━━━━━ ARTICLE

Oh là là, Paris! C'est la vie !
On raconte toujours Paris comme si la vie n'y avait laissé, tout au long de centaines d’années, que de belles traces,
de beaux bâtiments, de belles gens et de belles lumières. Il est vrai que dans les livres et, surtout, les films, « Si Paris m’était conté », « Les Trois mousquetaires », «
Les mystères de Paris », la ville, en met plein la vue mais n'a pas d’odeur !!!
Or, Paris, pendant des siècles et jusqu'au milieu du XXème siècle, était une zone industrielle à ciel ouvert. On y
produisait des tas de choses, on y accumulait des tas de déchets (y compris humains), on équarrissait, tannait, fumait. On y déféquait et en déversait le produit par la fenêtre des habitations (avec un cri d'avertissement « gare, l’eau »). Tout près du Parc
Monceau, on traitait les métaux, on traitait les surfaces, le plomb, le cuivre. Des fumées nocives s'épanchaient à deux pas des plus beaux hôtels de la bourgeoisie. La Seine était polluée et
ses poissons étaient immangeables. Ses affluents parisiens étaient réduits à l'état d'égouts industriels. La Bièvre voyait passer tous les résidus des équarisseurs, des peauciers, des
tanneurs. Le boulevard Bonne Nouvelle avait été creusé dans des immondices accumulées pendant deux cents ou trois cents ans : l'odeur était telle que personne, même avec les subventions du
Roi de France, ne voulait s'en approcher!
Le Mont Parnasse et quelques "montagnes" parisiennes n'avaient pas d'origine naturelle ! Quelques « vides », des
carrières abandonnées, avaient été converties en dépôts d’ordures. La butte Chaumont, un trou gigantesque, avait été transformée en montagne de détritus, résidus de
matériaux de construction, restes d’équarrissage des chevaux de trait arrivés au bout du
rouleau, accumulation d'ordures etc .

━━━━━━━━━━
━━━━━ JEU DE DONNÉES

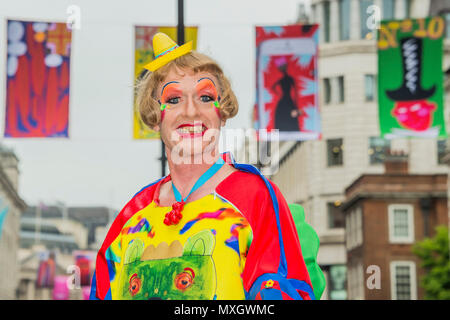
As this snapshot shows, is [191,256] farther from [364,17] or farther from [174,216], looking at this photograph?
[364,17]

━━━━━━━━━━

Réécrivez sous forme de liste le paragraphe de l'article qui commence par « Le Mont Parnasse et quelques », en gardant ses faits principaux. Seul l'article doit servir de source.

- Le Mont Parnasse et quelques « montagnes » parisiennes n'avaient pas d'origine naturelle.
- Certains « vides », comme des carrières abandonnées, avaient été convertis en dépôts d'ordures.
- La butte Chaumont était un trou gigantesque. Elle avait été transformée en montagne de détritus : résidus de matériaux de construction, restes d'équarrissage de chevaux de trait usés et ordures accumulées.